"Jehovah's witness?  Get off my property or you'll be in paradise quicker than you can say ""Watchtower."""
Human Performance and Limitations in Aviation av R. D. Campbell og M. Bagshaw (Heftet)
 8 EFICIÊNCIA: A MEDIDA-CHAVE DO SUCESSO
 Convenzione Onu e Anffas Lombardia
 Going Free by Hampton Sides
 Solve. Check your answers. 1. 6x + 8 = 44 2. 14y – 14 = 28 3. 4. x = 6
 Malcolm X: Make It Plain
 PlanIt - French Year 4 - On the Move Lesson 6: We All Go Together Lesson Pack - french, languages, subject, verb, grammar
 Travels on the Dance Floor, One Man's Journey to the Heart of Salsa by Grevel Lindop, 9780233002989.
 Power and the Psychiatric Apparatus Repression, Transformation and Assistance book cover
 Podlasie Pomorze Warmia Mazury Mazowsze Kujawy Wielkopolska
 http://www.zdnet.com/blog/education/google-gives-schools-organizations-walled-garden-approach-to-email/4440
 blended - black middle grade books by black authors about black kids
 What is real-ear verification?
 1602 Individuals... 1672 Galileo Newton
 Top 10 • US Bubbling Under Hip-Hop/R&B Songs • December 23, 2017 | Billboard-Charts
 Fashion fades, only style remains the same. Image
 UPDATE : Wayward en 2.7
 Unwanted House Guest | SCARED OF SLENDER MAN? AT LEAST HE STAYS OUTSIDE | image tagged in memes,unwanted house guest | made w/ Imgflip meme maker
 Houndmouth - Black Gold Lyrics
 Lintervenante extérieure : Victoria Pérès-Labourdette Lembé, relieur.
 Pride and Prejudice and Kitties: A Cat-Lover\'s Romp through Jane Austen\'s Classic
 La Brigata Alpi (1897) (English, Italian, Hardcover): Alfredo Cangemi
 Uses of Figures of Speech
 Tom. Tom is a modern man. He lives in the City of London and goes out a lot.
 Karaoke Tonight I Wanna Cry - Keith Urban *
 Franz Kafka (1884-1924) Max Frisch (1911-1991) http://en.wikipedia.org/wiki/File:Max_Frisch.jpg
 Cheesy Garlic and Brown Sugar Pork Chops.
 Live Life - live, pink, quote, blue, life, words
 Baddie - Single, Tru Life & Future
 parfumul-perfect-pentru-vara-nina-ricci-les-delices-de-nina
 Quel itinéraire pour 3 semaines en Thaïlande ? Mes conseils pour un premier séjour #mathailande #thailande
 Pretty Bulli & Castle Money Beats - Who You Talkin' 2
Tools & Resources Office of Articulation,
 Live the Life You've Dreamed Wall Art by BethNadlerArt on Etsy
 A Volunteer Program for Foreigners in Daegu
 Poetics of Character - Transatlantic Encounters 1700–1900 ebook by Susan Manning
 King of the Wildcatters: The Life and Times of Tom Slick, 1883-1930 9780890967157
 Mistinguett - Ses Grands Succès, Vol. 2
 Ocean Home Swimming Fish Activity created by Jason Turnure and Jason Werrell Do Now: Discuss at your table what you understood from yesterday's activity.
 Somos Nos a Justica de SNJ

---+---

For this exercise, find all lines in the records containing the word "your" and copy them.

 Solve. Check your answers. 1. 6x + 8 = 44 2. 14y – 14 = 28 3. 4. x = 6
 Ocean Home Swimming Fish Activity created by Jason Turnure and Jason Werrell Do Now: Discuss at your table what you understood from yesterday's activity.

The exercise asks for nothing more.